O videomaker Paulo Munhoz entende ser fundamental uma cinemateca na cidade, principalmente nessas condições. Entusiasmado com o projeto, visitou a obra quando ainda estava em fase de construção. O prédio, com salas climatizadas para o acervo, está em condições ideais. Acho que tem que ser bem visto o gerenciamento do novo espaço, para que a Cinemateca seja um ponto de agitação cultural. Ela deve funcionar como um pólo de atração para o público.
Visão contrária à de Paulo Munhoz é a de Celina Alvetti, professora de Cinema e chefe do Departamento de Comunicação Social da Puc-Pr. Vejo a Cinemateca muito mais como um centro de preservação histórica do que propriamente de formação de público, disse. Tomara que a proposta da nova Cinemateca se cumpra de forma democrática.
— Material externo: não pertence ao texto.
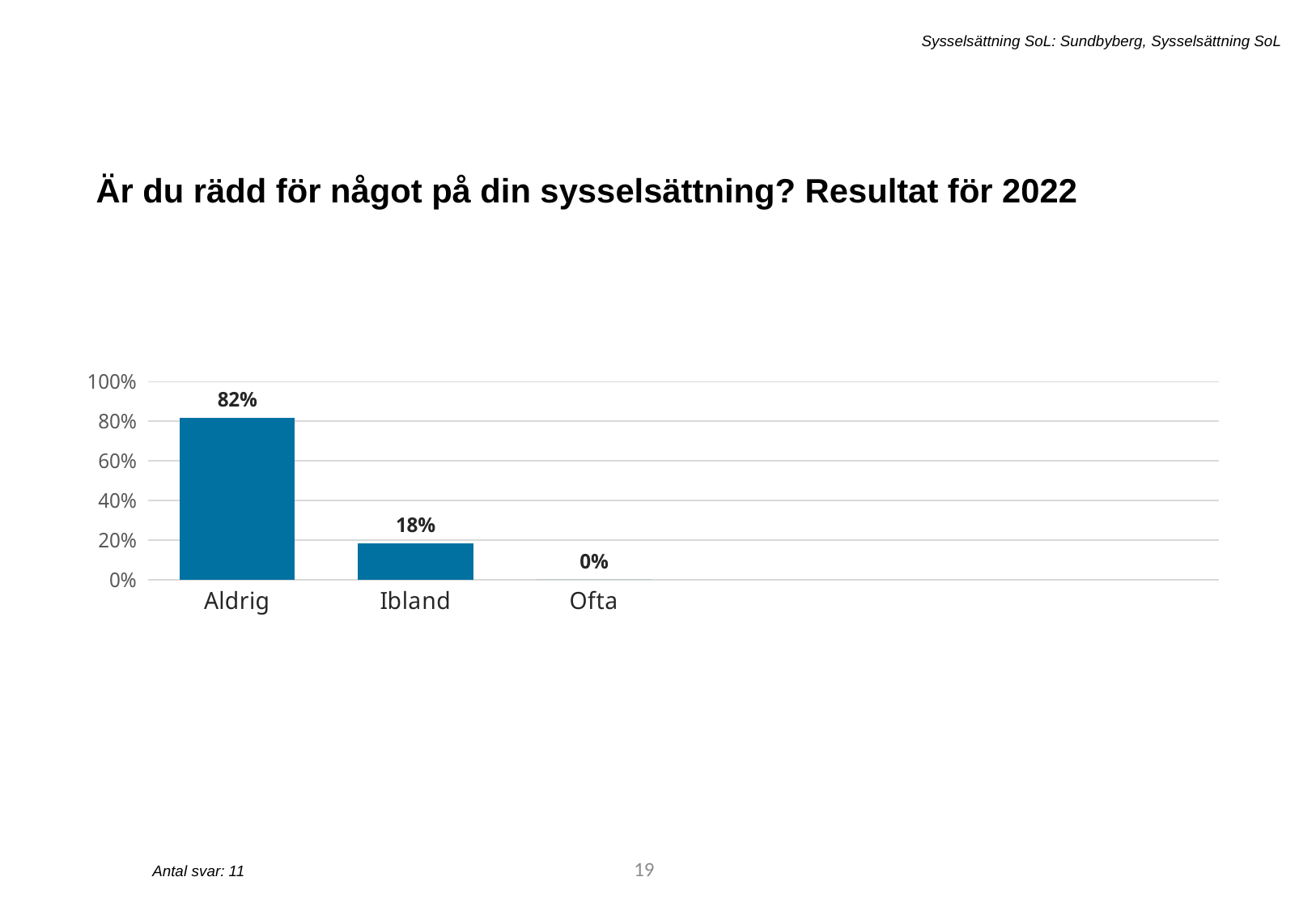
What is the value for Ibland? 18% Which category has the lowest value? Ofta What kind of chart is shown on the slide? bar chart Which category has the highest value? Aldrig What is the value for Aldrig? 82% Do the values rise or fall from left to right along the x axis? fall What is the value for Ofta? 0% What is the title of the chart on the slide? Är du rädd för något på din sysselsättning? Resultat för 2022 How many categories are shown on the x axis? 3 What is the difference between the values for Aldrig and Ibland? 64% Which is larger, the value for Ibland or the value for Ofta? Ibland Is the value for Aldrig greater or less than 60%? greater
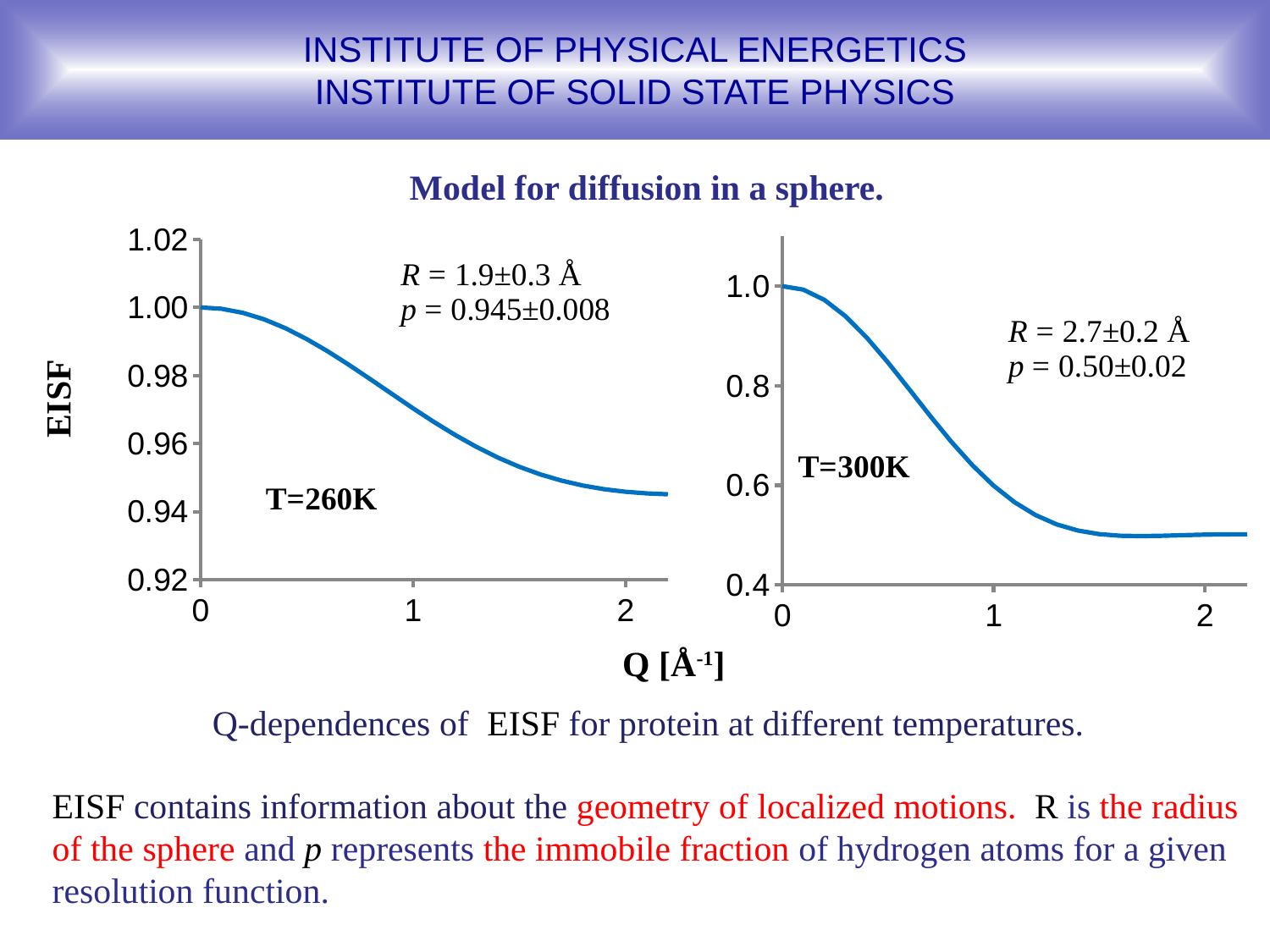
In the T=300K chart on the right, does EISF rise or fall as Q increases? fall In the T=300K chart on the right, what is the EISF value at Q = 0? 1.0 How many charts are shown on the slide? 2 In the T=260K chart on the left, does EISF rise or fall as Q increases? fall In the T=260K chart on the left, what is the EISF value at Q = 0? 1.00 In the T=300K chart on the right, is the EISF value at Q = 2 greater or less than 0.6? less What kind of chart is the T=260K chart on the left? line chart In the T=260K chart on the left, what value of R is annotated? 1.9±0.3 Å In the T=300K chart on the right, is the EISF value at Q = 0.5 greater or less than 0.8? greater In the T=300K chart on the right, what value of p is annotated? 0.50±0.02 In the T=260K chart on the left, is the EISF value at Q = 1 greater or less than 0.98? less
O professor de Cinema da UFPR, Hugo Mengarelli, igualmente observou que agora abre-se a possibilidade de se ter realmente um lugar onde enncontrar a memória do cinema paranaense. A Cinemateca é fundamental, não só importante. E mais: é preciso que seu trabalho tenha continuidade.
Para o cineasta Fernando Severo, assim como a Cinemateca dos anos 70 e 80 possibilitou o surgimento toda uma geração de cineastas, a que estréia uma nova fase deverá repetir o feito anterior. A Cinemateca fundamenta um trabalho orientado para a exibição e preservação da cultura. Além disso, o novo projeto dá condições para exibir os trabalhos dos produtores locais.
Francisco Alves dos Santos, ex-diretor da Cinemateca do Museu Guido Viaro, adiciona à história da velha sede uma visão de resistência político-cultural nos anos de chumbo. Ela nasceu como um reflexo de uma sociedade que rompia as amarras da ditadura militar. Ela representou um novo tempo para o cinema paranaense.
O cineasta Sylvio Back puxa para si o mérito do nascimento da primeira Cinemateca de Curitiba porque entre 1967 a 1975 ele guardou em seu apartamento cerca de 20 latas com rolos de filmes em nitrato, com uma cópia de Pátria Redimida. Conseguiu esse material depois de passar meses fuçando o galpão onde Groff guardava centenas de latas com a história do Paraná dos últimos 50 anos.